TASK DETAILS — Write out every line of the records below as a numbered list, skipping the blank lines and leaving out the pictures.

MATERIAL FOR THE TASK —
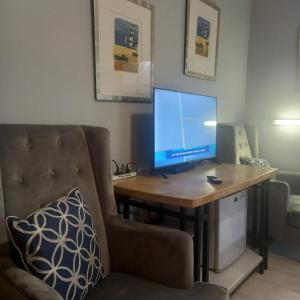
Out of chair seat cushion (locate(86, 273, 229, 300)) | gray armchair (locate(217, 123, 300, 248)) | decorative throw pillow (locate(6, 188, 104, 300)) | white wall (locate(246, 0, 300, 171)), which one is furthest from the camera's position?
white wall (locate(246, 0, 300, 171))

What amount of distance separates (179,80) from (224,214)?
3.52ft

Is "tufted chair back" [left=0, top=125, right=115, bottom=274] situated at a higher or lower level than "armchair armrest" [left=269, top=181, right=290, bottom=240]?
higher

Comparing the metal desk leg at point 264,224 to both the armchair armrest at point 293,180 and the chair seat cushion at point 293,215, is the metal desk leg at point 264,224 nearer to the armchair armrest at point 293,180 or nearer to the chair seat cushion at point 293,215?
the chair seat cushion at point 293,215

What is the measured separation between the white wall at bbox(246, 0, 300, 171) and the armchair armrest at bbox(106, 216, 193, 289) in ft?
7.76

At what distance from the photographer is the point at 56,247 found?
1.06m

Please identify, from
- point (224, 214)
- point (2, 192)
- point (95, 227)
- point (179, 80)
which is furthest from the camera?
point (179, 80)

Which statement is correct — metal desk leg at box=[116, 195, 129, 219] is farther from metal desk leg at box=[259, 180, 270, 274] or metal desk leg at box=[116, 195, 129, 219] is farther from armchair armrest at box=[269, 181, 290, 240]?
armchair armrest at box=[269, 181, 290, 240]

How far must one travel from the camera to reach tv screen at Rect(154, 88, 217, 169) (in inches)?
75.0

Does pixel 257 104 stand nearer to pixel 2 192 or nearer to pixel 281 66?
pixel 281 66

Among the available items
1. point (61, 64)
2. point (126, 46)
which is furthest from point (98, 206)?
point (126, 46)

SOLUTION TO THIS PROBLEM —
1. Out of chair seat cushion (locate(86, 273, 229, 300)) | gray armchair (locate(217, 123, 300, 248)) | decorative throw pillow (locate(6, 188, 104, 300)) | white wall (locate(246, 0, 300, 171)), which one is furthest from the camera's position?
2. white wall (locate(246, 0, 300, 171))
3. What amount of distance separates (179,80) from (224,214)?
4. 3.52ft
5. Is "tufted chair back" [left=0, top=125, right=115, bottom=274] situated at a higher or lower level than "armchair armrest" [left=269, top=181, right=290, bottom=240]?
6. higher
7. Comparing the metal desk leg at point 264,224 to both the armchair armrest at point 293,180 and the chair seat cushion at point 293,215, is the metal desk leg at point 264,224 nearer to the armchair armrest at point 293,180 or nearer to the chair seat cushion at point 293,215?
8. the chair seat cushion at point 293,215
9. What is the measured separation between the white wall at bbox(246, 0, 300, 171) and the armchair armrest at bbox(106, 216, 193, 289) in ft?
10. 7.76
11. At what distance from the photographer is the point at 56,247 found?
12. 1.06m
13. Please identify, from
14. - point (224, 214)
15. - point (2, 192)
16. - point (95, 227)
17. - point (179, 80)
18. which is furthest from the camera?
19. point (179, 80)
20. Which statement is correct — metal desk leg at box=[116, 195, 129, 219] is farther from metal desk leg at box=[259, 180, 270, 274] or metal desk leg at box=[116, 195, 129, 219] is farther from armchair armrest at box=[269, 181, 290, 240]?
21. armchair armrest at box=[269, 181, 290, 240]
22. How far must one travel from the camera to reach tv screen at Rect(154, 88, 217, 169) (in inches)?
23. 75.0
24. Does pixel 257 104 stand nearer to pixel 2 192 or nearer to pixel 281 66?
25. pixel 281 66
26. Among the available items
27. 1. point (61, 64)
28. 2. point (126, 46)
29. which is furthest from point (98, 206)?
30. point (126, 46)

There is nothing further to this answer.